### Objective
Return every line of the material below, word for word and with nothing changed.

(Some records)

━━━━━━━━━━━━━━━━━━━━

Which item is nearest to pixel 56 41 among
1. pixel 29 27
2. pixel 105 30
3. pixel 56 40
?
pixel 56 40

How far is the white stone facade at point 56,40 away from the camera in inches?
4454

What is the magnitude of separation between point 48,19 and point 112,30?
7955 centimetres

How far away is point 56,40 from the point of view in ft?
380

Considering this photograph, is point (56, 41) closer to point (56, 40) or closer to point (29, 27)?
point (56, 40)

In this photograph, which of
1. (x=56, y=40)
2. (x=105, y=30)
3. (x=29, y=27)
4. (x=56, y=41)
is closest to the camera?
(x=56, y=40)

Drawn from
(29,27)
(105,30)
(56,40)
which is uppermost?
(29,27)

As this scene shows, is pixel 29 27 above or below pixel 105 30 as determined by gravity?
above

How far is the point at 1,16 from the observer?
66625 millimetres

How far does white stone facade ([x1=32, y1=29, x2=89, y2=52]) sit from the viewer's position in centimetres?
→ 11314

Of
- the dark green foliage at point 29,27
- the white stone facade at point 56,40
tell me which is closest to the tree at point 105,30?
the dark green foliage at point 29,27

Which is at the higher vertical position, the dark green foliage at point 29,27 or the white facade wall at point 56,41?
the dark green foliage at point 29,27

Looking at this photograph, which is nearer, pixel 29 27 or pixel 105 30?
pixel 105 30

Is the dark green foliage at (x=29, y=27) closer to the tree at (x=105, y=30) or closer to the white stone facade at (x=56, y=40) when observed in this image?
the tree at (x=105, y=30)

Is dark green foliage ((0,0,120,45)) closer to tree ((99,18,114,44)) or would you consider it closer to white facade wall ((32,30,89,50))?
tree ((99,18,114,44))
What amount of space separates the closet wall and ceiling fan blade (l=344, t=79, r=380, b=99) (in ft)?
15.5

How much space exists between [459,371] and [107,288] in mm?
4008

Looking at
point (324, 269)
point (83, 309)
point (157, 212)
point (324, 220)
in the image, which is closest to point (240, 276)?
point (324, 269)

━━━━━━━━━━━━━━━━━━━━

### Reply
Which item is nearest to pixel 56 41 among
1. pixel 29 27
2. pixel 105 30
3. pixel 56 40
?
pixel 56 40

How far is the white stone facade at point 56,40 away from the camera in inches?
4454

What is the magnitude of separation between point 48,19 and point 112,30?
7955 centimetres

How far away is point 56,40 from the point of view in ft?
380

Considering this photograph, is point (56, 41) closer to point (56, 40) or closer to point (29, 27)?
point (56, 40)

In this photograph, which of
1. (x=56, y=40)
2. (x=105, y=30)
3. (x=29, y=27)
4. (x=56, y=41)
is closest to the camera?
(x=56, y=40)

Drawn from
(29,27)
(105,30)
(56,40)
which is uppermost?
(29,27)

As this scene shows, is pixel 29 27 above or below pixel 105 30 as determined by gravity?
above

How far is the point at 1,16 from the observer?
66625 millimetres

How far does white stone facade ([x1=32, y1=29, x2=89, y2=52]) sit from the viewer's position in centimetres?
→ 11314

Of
- the dark green foliage at point 29,27
- the white stone facade at point 56,40
tell me which is closest to the tree at point 105,30?
the dark green foliage at point 29,27

Which is at the higher vertical position, the dark green foliage at point 29,27 or the white facade wall at point 56,41?
the dark green foliage at point 29,27

Looking at this photograph, which is nearer, pixel 29 27 or pixel 105 30?
pixel 105 30

Is the dark green foliage at (x=29, y=27) closer to the tree at (x=105, y=30) or closer to the white stone facade at (x=56, y=40) when observed in this image?
the tree at (x=105, y=30)

Is dark green foliage ((0,0,120,45)) closer to tree ((99,18,114,44)) or would you consider it closer to white facade wall ((32,30,89,50))?
tree ((99,18,114,44))
What amount of space separates the closet wall and ceiling fan blade (l=344, t=79, r=380, b=99) (in ft)?
15.5

How much space exists between [459,371] and [107,288] in mm?
4008

Looking at
point (324, 269)
point (83, 309)
point (157, 212)
point (324, 220)
in the image, which is closest to point (240, 276)?
point (324, 269)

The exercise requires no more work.